*Description of the task*:
Scan the records below for the line with "green background Portrait" and the line with "A cat with white", and retype that range exactly, both ends included, pictures excepted.

*Record extracts*:
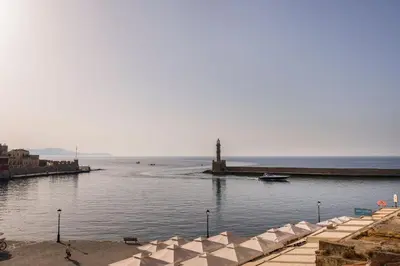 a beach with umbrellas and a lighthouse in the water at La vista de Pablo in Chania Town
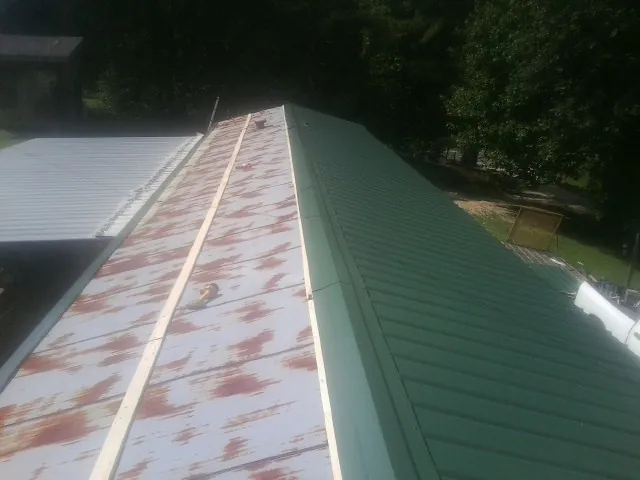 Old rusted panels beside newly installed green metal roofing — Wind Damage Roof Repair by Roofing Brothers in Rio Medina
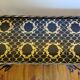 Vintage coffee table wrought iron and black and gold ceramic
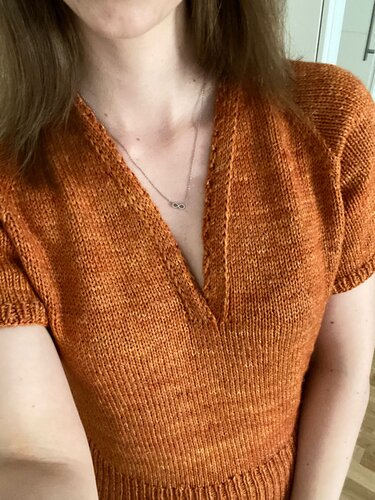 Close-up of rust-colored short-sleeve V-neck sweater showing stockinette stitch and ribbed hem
--
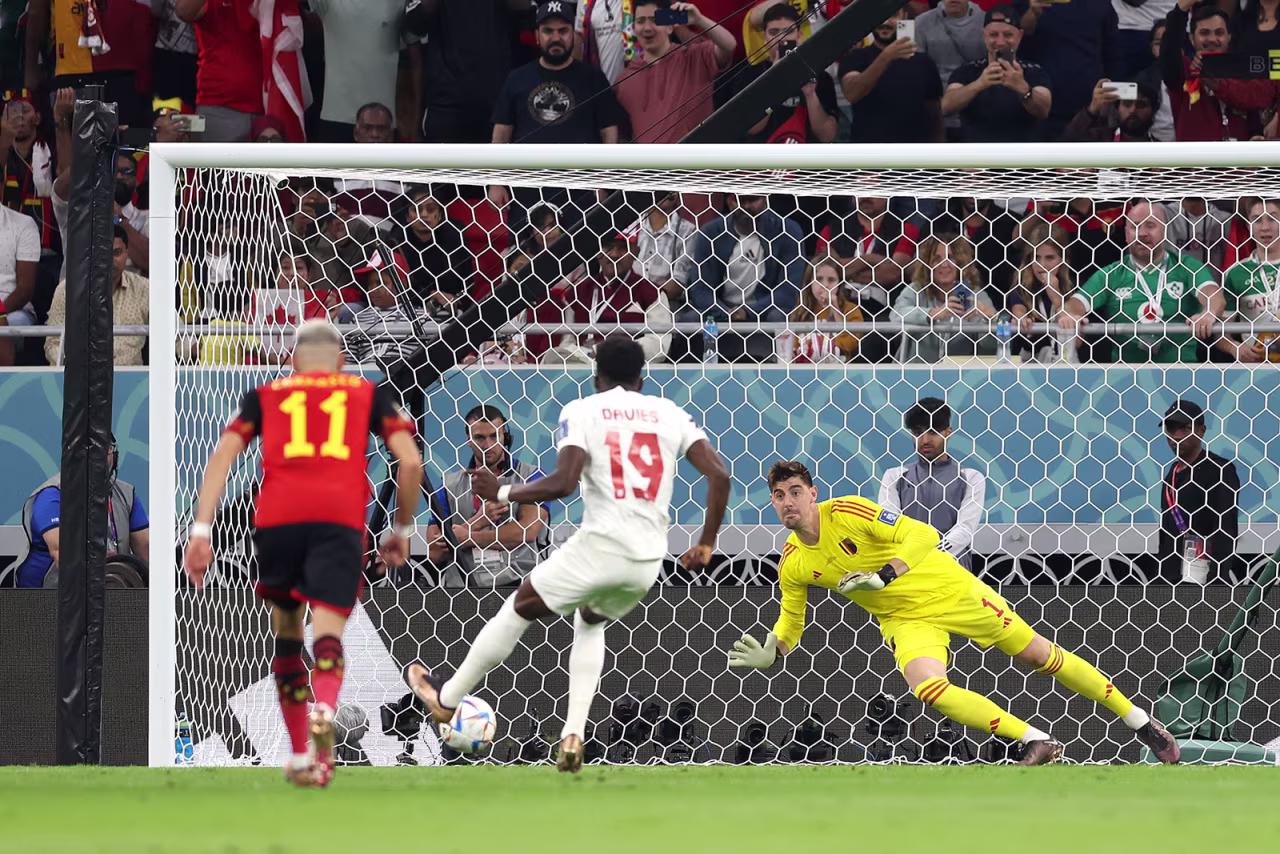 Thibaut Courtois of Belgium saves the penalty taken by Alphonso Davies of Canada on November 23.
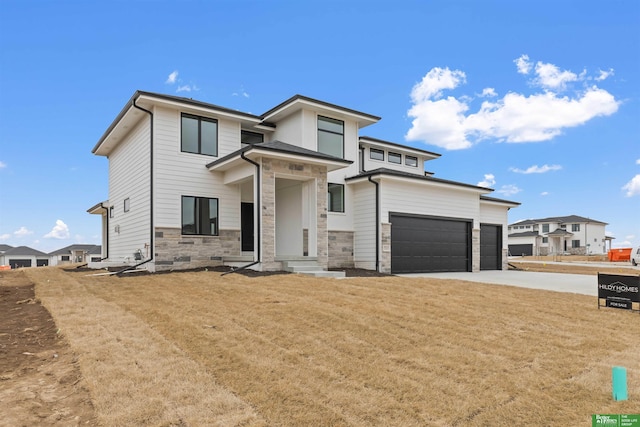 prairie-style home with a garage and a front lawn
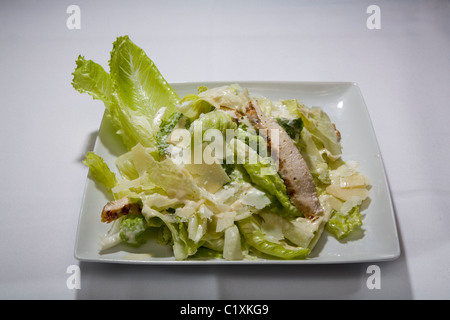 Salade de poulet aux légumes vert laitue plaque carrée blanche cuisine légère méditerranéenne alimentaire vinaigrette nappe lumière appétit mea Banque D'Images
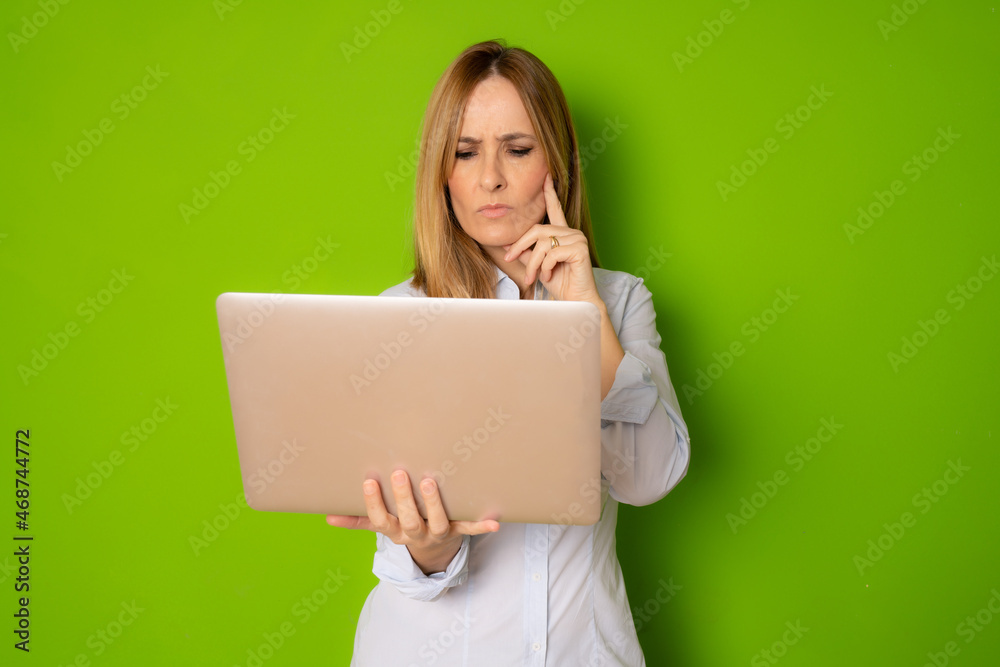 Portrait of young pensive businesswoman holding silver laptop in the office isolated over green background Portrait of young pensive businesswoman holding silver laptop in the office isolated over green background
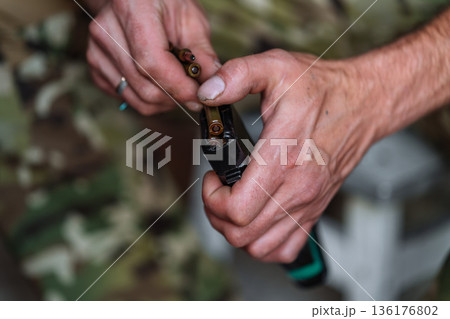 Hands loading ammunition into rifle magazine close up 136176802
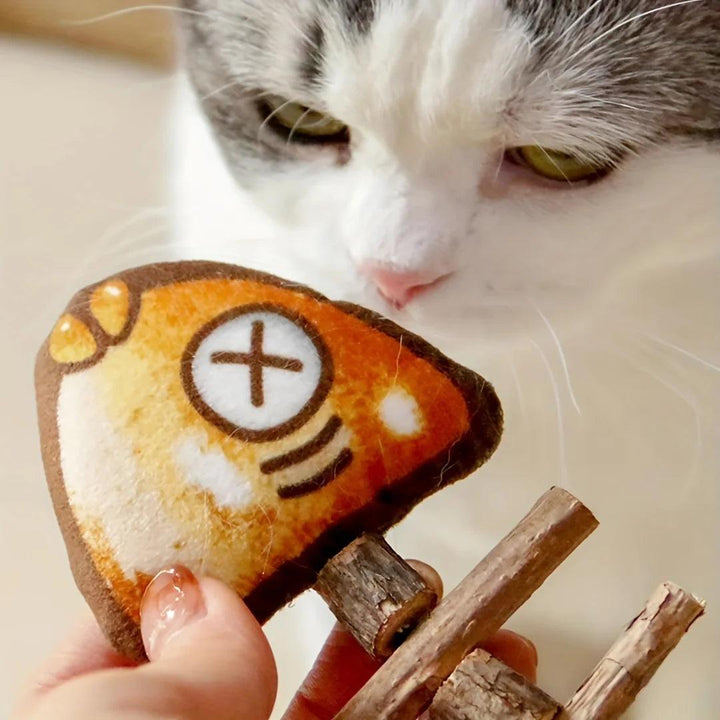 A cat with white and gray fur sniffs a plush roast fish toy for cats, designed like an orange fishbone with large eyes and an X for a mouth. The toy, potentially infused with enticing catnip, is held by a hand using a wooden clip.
...
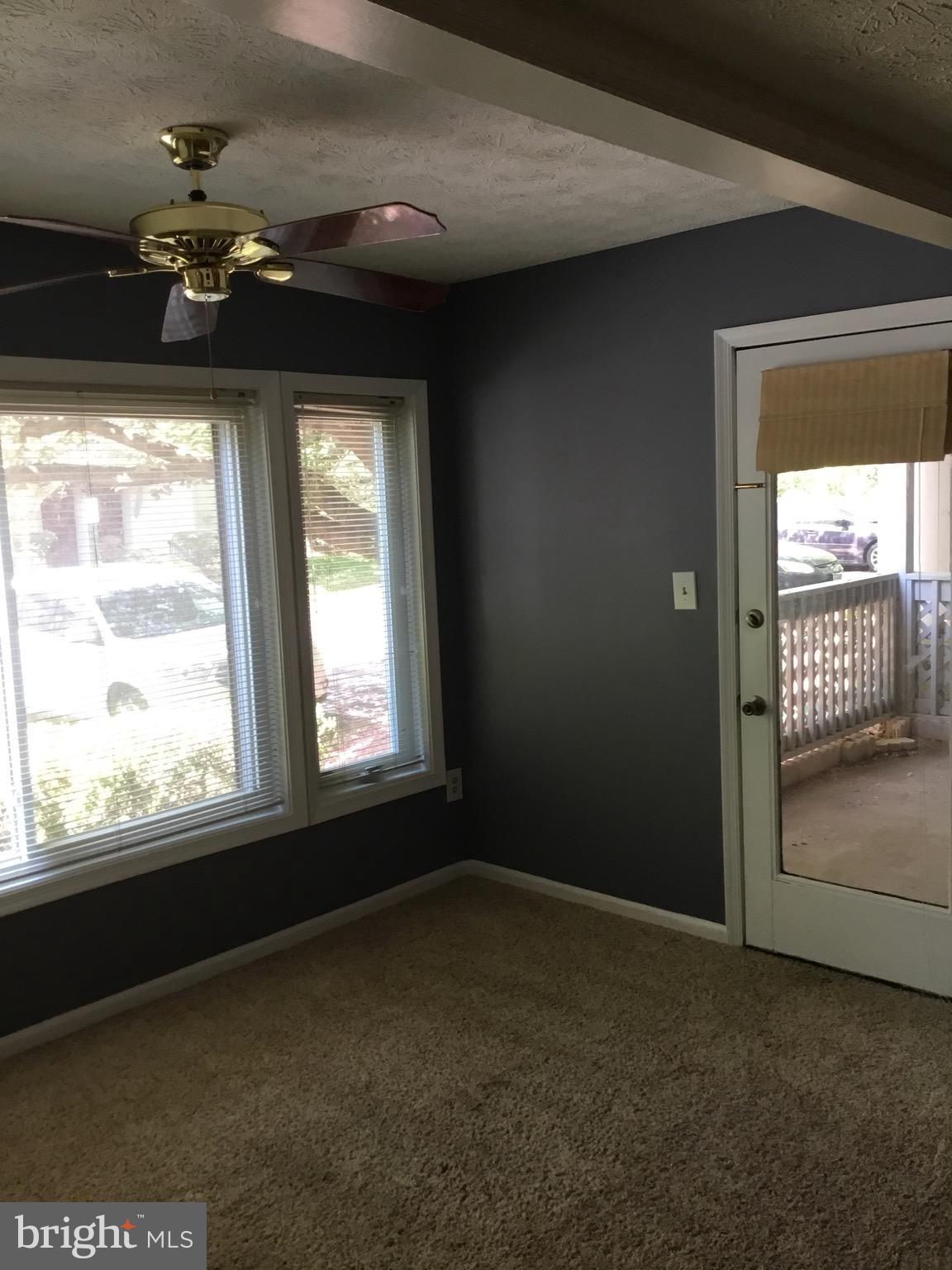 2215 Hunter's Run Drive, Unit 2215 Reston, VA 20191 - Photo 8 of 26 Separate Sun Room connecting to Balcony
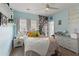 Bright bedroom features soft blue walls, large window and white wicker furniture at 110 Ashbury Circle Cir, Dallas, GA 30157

*Task response*:
 Portrait of young pensive businesswoman holding silver laptop in the office isolated over green background Portrait of young pensive businesswoman holding silver laptop in the office isolated over green background
 Hands loading ammunition into rifle magazine close up 136176802
 A cat with white and gray fur sniffs a plush roast fish toy for cats, designed like an orange fishbone with large eyes and an X for a mouth. The toy, potentially infused with enticing catnip, is held by a hand using a wooden clip.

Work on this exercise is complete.